» Testo riportato:
C’è una montagna di debito nascosta fra i bilanci cinesi che, sebbene finora sia stata appannaggio di pochi consessi internazionali, inizia ad emergere dalle cronache di questi mesi tormentati.

Di recente se ne sono occupati l’Ocse e il Fondo monetario internazionale, ma la grande stampa se n’è accorta solo pochi giorni fa, quando il Financial times ha pubblicato un articolo con le dichiarazioni allarmanti di un pezzo grosso della società di revisione contabile cinese Shine Wing, Zhang Ke, secondo il quale “il debito delle autorità locali cinesi è fuori controllo”. “Una crisi è possibile – ha aggiunto – ma non si ha ancora certezza sui tempi”.

Per dare un’idea dell’ordine di grandezza del problema, basti considerare che non è nemmeno chiaro di che cifra si stia parlando. Le stime parlano di debiti che oscillano fra fra i 1.600 miliardi e i 3.200 miliardi di dollari, ossia fra il 20 e il 40% del Pil cinese. Quasi al livello dei 3,4 trilioni di dollari di riserve del gigante asiatico.

La montagna ha iniziato ad accumularsi nel 2008, quando Pechino varò un imponente piano di stimolo per frenare il crollo seguito alla crisi subprime americana. I governi locali iniziarono ad emettere bond per finanziare opere pubbliche finiti nei bilanci delle banche cinesi, fuori perciò dal computo del debito pubblico ufficiale. Per farlo, poiché i governi locali non possono essere emittenti di debito, usarono speciali veicoli di investimento.

Ma la montagna c’è e inizia a preoccupare gli analisti. Tanto è vero che ai primi di aprile, per la prima volta dal 1999, l’outlook sul rating della Cina è stato declassato da positivo a stabile da Fitch. Forse perché, ancora nel primo trimestre di quest’anno, questi speciali veicoli avevano già emesso 283 miliardi di yuan di debito, più del doppio dello stesso periodo del 2012.

» Dati di partenza:
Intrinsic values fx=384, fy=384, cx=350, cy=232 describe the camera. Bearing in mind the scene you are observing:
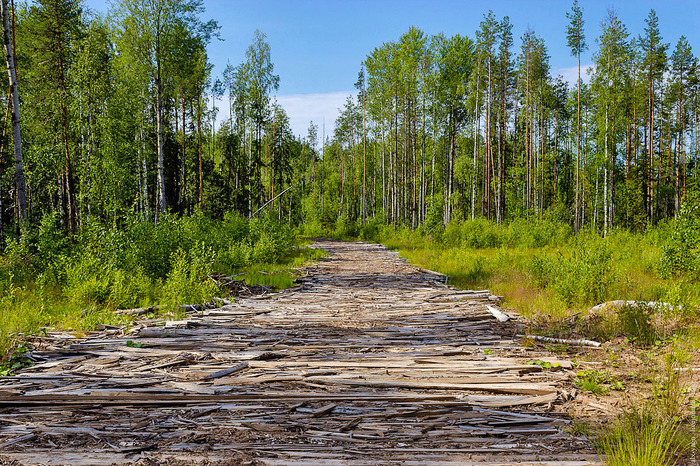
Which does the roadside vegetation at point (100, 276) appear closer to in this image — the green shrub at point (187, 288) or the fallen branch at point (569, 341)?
the green shrub at point (187, 288)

» Completa quanto segue:
1) Elenca tutti gli enti, le società e i giornali citati per nome nel testo sul debito cinese.
2) Riassumi in due frasi il testo sul debito cinese.

» Le risposte:
1) Ocse, Fondo monetario internazionale, Financial times, Shine Wing, Fitch

2) I governi locali cinesi hanno accumulato dal 2008 un enorme debito, stimato fra i 1.600 e i 3.200 miliardi di dollari. Lo hanno fatto emettendo bond tramite speciali veicoli di investimento, fuori dal debito pubblico ufficiale, e ora il problema preoccupa gli analisti, tanto che Fitch ha declassato l'outlook sul rating della Cina.